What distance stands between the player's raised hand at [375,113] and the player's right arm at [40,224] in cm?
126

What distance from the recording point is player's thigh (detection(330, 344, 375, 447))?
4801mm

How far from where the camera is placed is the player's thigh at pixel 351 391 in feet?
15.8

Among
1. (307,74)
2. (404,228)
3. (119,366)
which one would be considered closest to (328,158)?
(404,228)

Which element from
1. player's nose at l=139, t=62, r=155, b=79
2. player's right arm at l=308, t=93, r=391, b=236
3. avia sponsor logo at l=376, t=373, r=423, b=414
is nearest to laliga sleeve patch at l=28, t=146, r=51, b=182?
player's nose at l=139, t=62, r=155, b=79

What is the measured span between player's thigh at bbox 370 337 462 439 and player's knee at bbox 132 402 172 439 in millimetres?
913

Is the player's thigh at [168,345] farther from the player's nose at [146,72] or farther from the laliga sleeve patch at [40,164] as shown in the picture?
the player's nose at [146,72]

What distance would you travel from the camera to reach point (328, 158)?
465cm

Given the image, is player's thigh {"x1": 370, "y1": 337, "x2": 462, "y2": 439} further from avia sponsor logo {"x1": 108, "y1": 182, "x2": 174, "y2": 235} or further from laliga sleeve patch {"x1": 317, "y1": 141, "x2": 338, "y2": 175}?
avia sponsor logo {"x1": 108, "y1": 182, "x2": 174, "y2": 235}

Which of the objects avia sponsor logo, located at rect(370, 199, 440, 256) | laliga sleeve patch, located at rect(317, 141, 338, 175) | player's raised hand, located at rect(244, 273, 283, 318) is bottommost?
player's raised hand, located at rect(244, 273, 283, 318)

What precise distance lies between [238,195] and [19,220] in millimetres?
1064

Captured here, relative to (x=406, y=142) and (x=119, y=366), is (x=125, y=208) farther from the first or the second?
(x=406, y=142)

...

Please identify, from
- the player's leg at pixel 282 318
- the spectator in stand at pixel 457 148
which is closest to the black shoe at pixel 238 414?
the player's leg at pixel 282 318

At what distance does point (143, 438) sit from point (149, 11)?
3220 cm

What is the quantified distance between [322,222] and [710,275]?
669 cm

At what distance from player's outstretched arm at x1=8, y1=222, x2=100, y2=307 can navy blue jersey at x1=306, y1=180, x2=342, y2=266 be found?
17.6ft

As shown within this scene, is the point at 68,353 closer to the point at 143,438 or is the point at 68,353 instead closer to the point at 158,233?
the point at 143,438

...

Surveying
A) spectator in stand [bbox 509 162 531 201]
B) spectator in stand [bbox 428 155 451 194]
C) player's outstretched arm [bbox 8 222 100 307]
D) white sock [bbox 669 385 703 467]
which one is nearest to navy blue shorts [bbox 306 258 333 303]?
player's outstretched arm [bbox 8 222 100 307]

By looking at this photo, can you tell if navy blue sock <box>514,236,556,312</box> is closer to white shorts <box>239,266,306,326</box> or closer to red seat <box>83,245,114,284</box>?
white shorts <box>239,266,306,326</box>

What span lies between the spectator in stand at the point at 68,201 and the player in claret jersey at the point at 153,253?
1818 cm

## EXERCISE AIM
How many lines in the entries above contain the word "jersey"? Reply with the number alone.

## EXERCISE SOLUTION
2